A secondary, related question is as follows: If, when the moon is overhead, the center of gravity of my body (and, presumably, every single atom in my body) is ever so slightly accelerated away from earth and towards the moon, what mechanism in the theory of gravity reverses this acceleration so that I don’t simply fly upwards to the moon? After all, it seems to me that the same principle is at work here as in the atmospheric tides.

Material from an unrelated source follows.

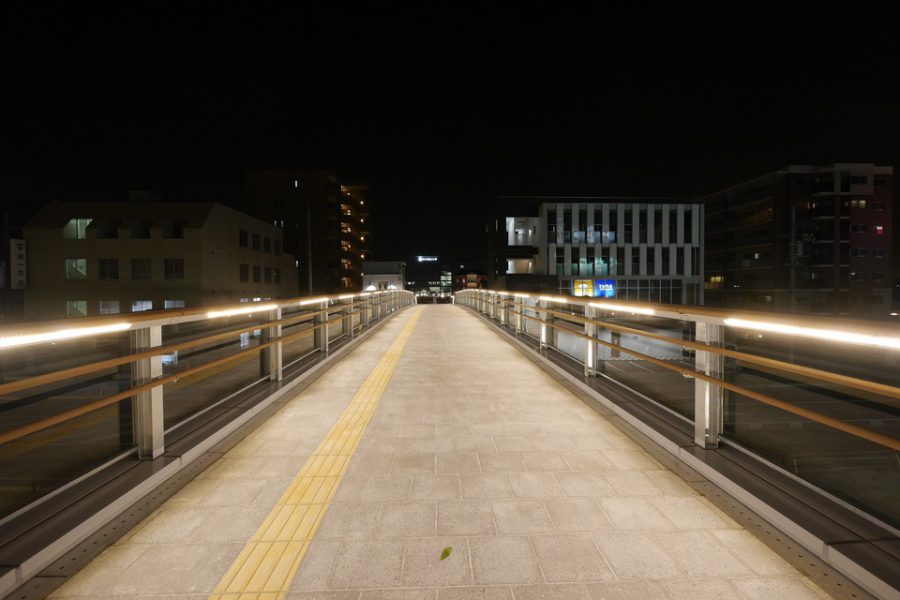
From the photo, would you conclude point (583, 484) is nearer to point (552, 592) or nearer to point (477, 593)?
point (552, 592)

Another point: I realize that in my primary question, the single atmospheric molecule, and, in my secondary question, the center of gravity of my body (and all the atoms of my body), are not being spontaneously pulled perpendicularly away from the earth by the moon. In order for this to occur, the moon would have to spontaneously just “materialize” directly overhead. So, I realize, that instead what is happening in both my primary and secondary questions is that the atmospheric molecule (X) and the center of gravity of my body(Y) (and all the atoms of my body [Z]) are accelerating away from earth and closer to the moon, not perpendicularly to the earth (except when and if the moon is exactly overhead), but rather, X Y and Z are accelerating away from earth and towards the moon in a kind of arc over a period of time roughly equal to the time that the moon is “in the sky”. Nevertheless, this “arc of acceleration”, rather than acceleration from a spontaneous perpendicular gravitational pull from the moon (as in the case where the moon were to suddenly and spontaneously appear directly overhead), doesn’t seem to me to change or negate the gist of my question. Furthermore, regarding my entire question here about the workings of gravity with respect to atmospheric tides, even if one were to argue that my “arc of acceleration” scenario (scenario A) was significantly different than my “moon spontaneously appearing overhead” scenario (scenario B) so that scenario A were somehow easily explainable due to some factor I’ve failed to account for, then my response to such an explanation for scenario A would simply be: ok, then what about scenario B? The reason this would be my response is because, in scenario B, where the moon suddenly materializes directly overhead, my current understanding of Newtonian gravity can offer no reason why, when the moon suddenly appears, that molecules at the top of earth’s atmosphere wouldn’t begin to accelerate towards it; and once this acceleration begins, it seems to me that the above mentioned “snowball effect” of gravity’s inverse square law should take over.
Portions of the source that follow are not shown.